• **TEXT SECTION**:
□ □ □

On Wed, Aug 12, 2020 at 8:06 PM Tom Lane <tgl@xxxxxxxxxxxxx> wrote:
Ayub M <hiayub@xxxxxxxxx> writes:
> This is PostgreSQL 11 on AWS, there is a mview query in this OLAP database,
> the tables involved are huge - 50-100m records on average records hundreds
> of columns in most cases. The query runs for a while and then errors out
> saying "No space left on device". I could see it generating around 500gb of
> temp file data. At times it goes thru and at times it fails - probably due
> to other queries running at the same time and causing failure.
Are you sure that these queries are actually producing the answers you
want? It sounds suspiciously like you are computing underconstrained
joins.
--> Yes, it is as per the business requirement.
> The joins are happening on around 10 tables and all are joining on the PK
> and FK columns. I see partition pruning happening but the hash joins are
> killing the query.
> Is there any way to avoid hash joins?
TBH, you are asking the wrong question. A merge join would take about as
much temporary space, and a nestloop join over so much data would probably
not finish in an amount of time you're willing to wait. Indexes are NOT
a magic solution here. What you need to be thinking about is how to not
need to process so much data.
If you really need to have this proven to you, you can try "set
enable_hashjoin = off", but I don't think you'll find that better.
--> You are right, neither merge join nor nested loop are resolving the issue.
regards, tom lane
Regards,
Ayub

□ □ □

[Records from a collection]
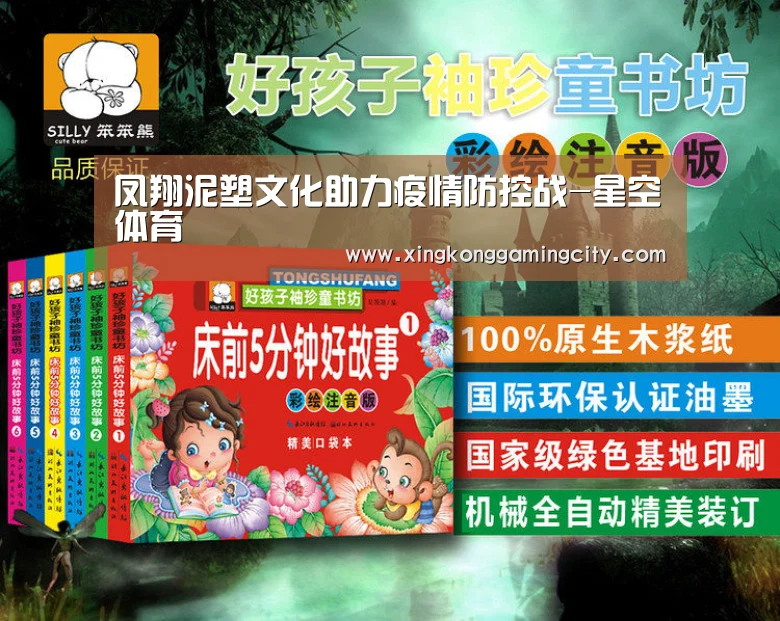 凤翔泥塑文化助力疫情防控战-星空体育(图3) 星空体育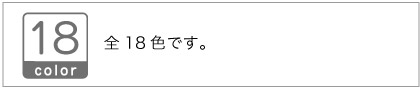 色数は18色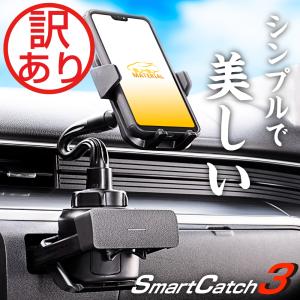 スマホホルダー 車 ドリンク ホルダー 車載 スマートフォン スタンド SmartCatch3 ぶーぶーマテリアル 訳あり 特価品｜ぶーぶーマテリアル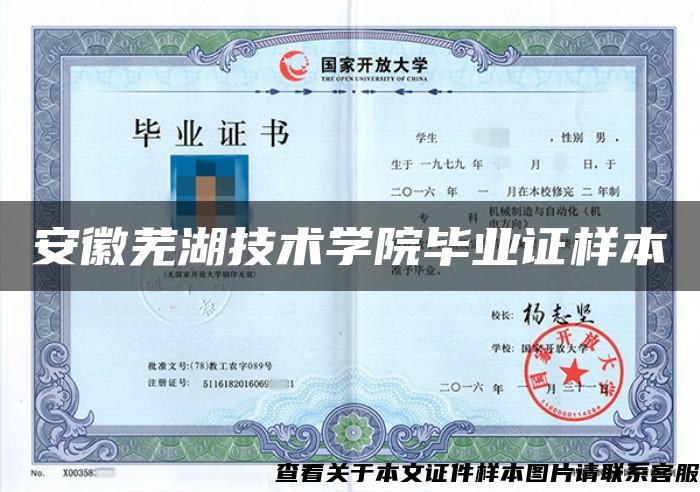 安徽芜湖技术学院毕业证样本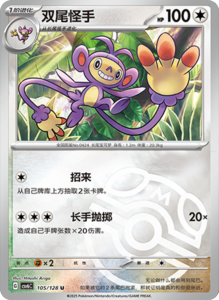 CSV6 – Paradox Veil Set List – Simplified Chinese Pokemon – PokiPair Store 290
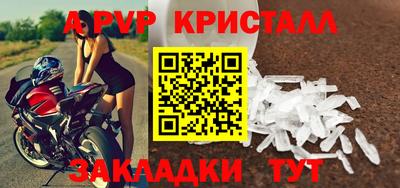 кристаллы Краснознаменск
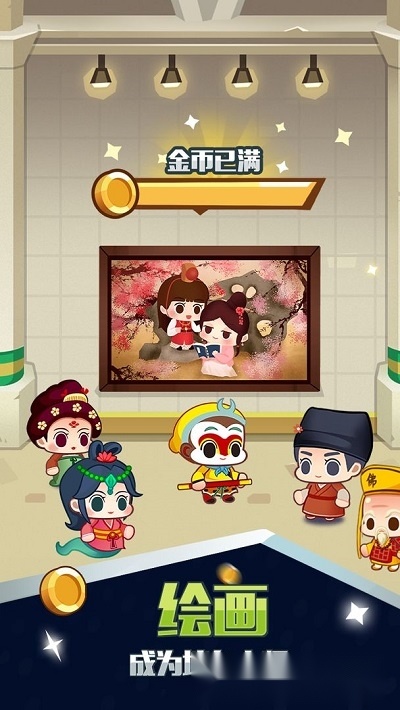 历史填色馆图3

□ □ □

• **USING THE INFORMATION**:
**A.** In the email thread, about how much temp file data did the query generate?
**B.** Copy the email thread from "Are you sure" to "the business requirement.", renaming "business requirement" to "project requirement".
You won't need the data at all.

• **RESULTS FOR THE EXERCISE**:
**A.** Around 500 GB of temp file data.

**B.**
Are you sure that these queries are actually producing the answers you
want? It sounds suspiciously like you are computing underconstrained
joins.
--> Yes, it is as per the project requirement.